TASK INSTRUCTIONS: Each line from the one containing "phylum: Chordata" through the final line below must be reproduced exactly, and no others.
--------------------------------------------------
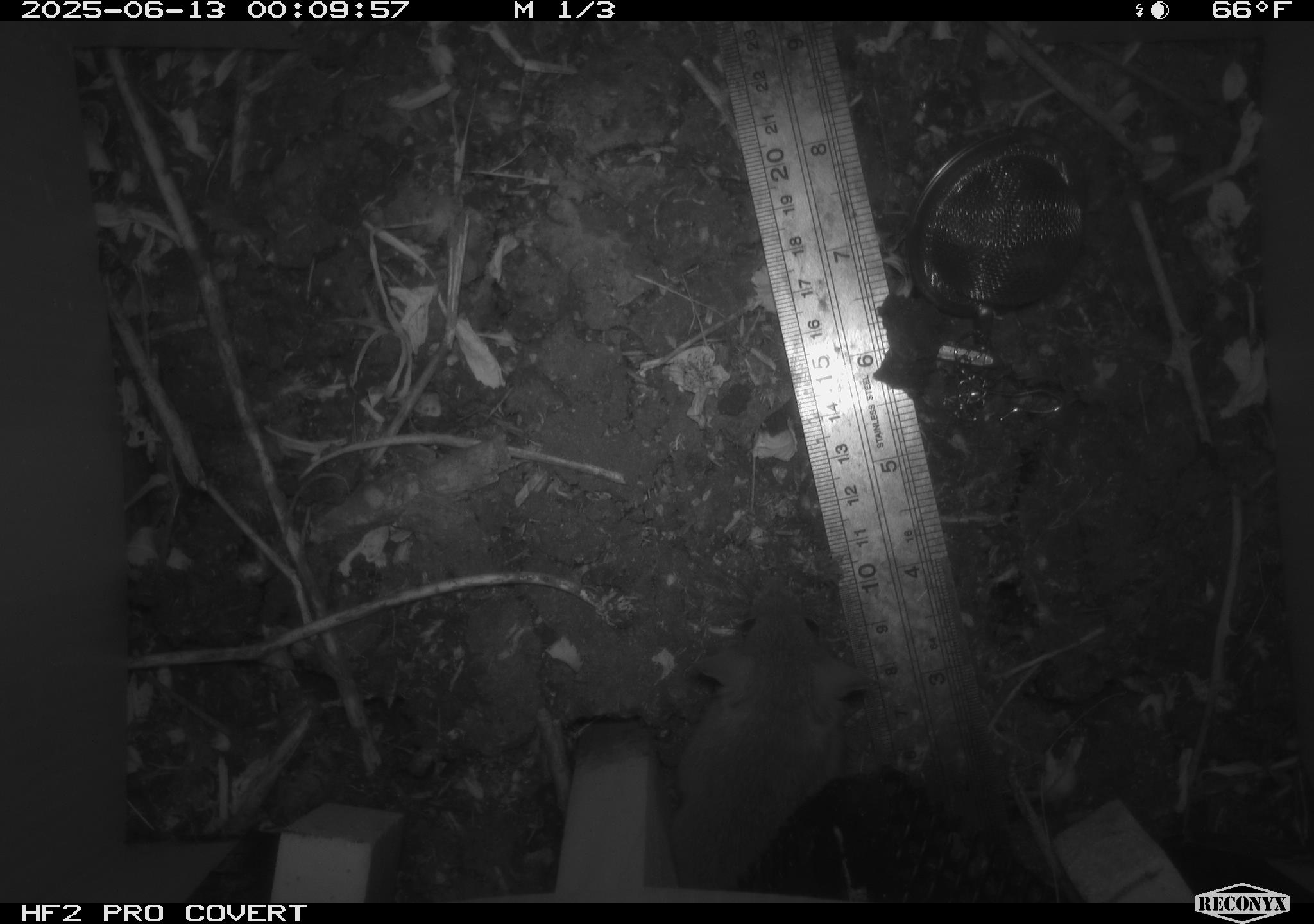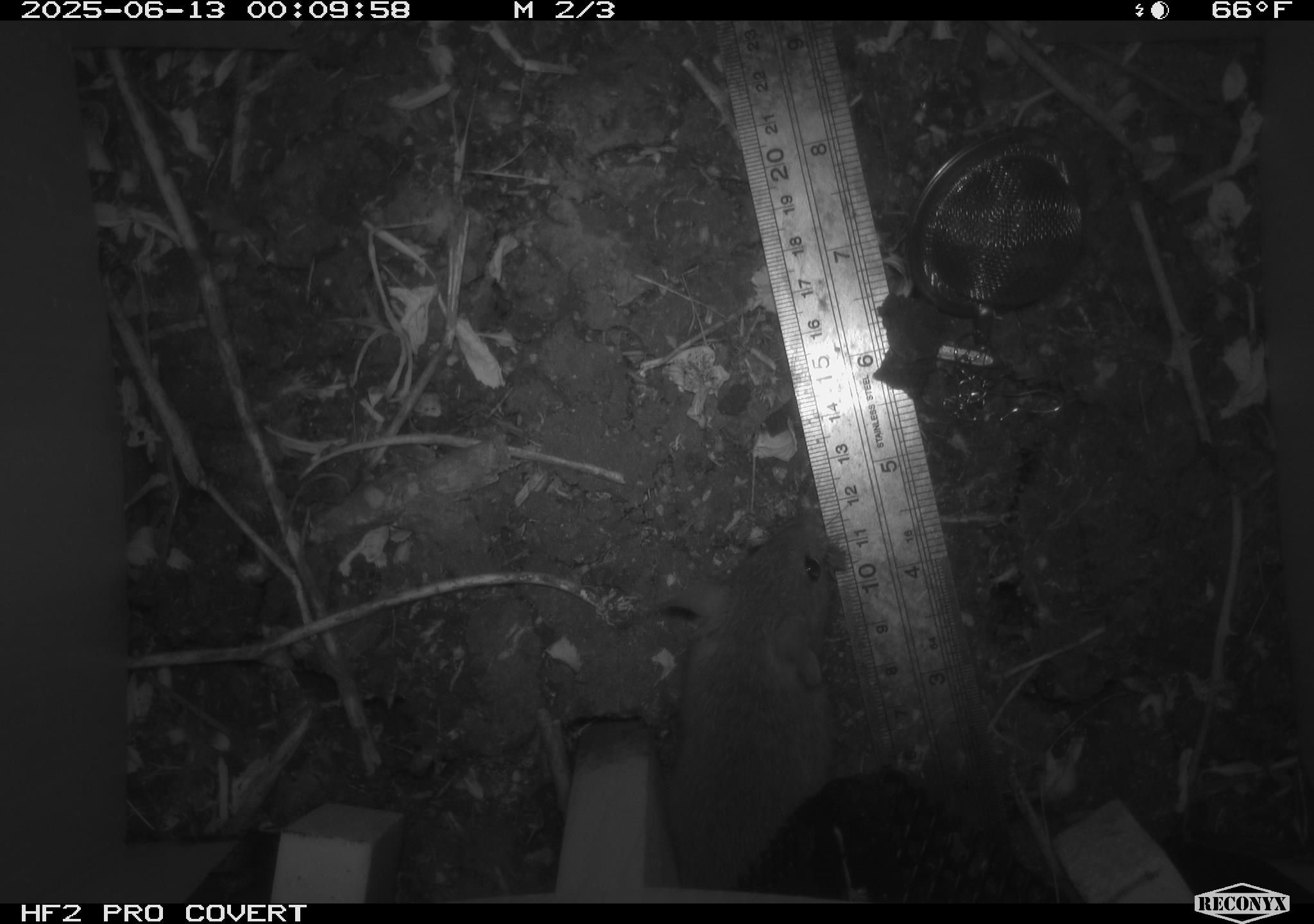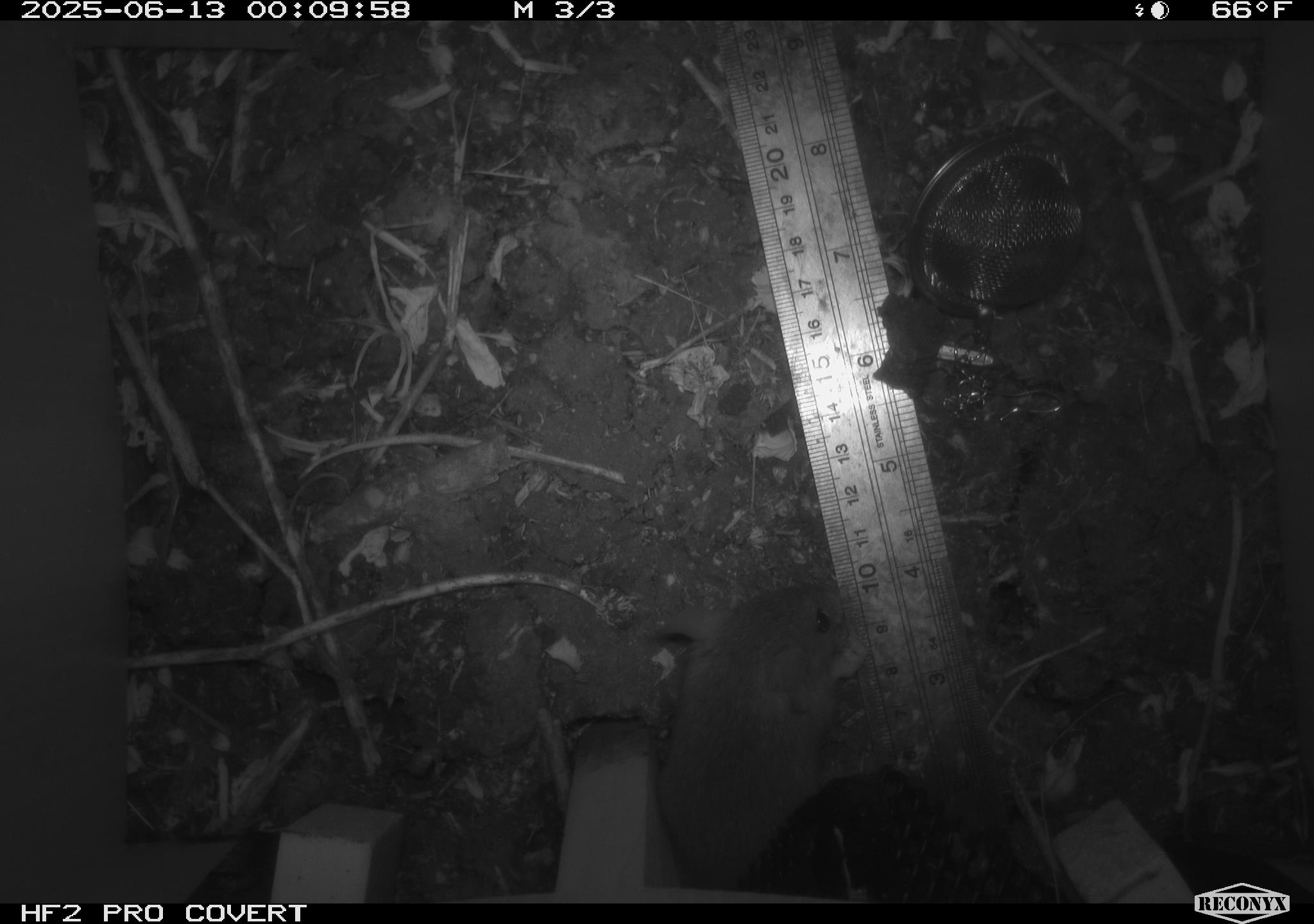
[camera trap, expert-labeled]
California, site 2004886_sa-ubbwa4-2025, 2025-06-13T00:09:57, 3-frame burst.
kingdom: Animalia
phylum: Chordata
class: Mammalia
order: Rodentia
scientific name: Rodentia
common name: rodent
--------------------------------------------------
WRITTEN RESPONSE:
phylum: Chordata
class: Mammalia
order: Rodentia
scientific name: Rodentia
common name: rodent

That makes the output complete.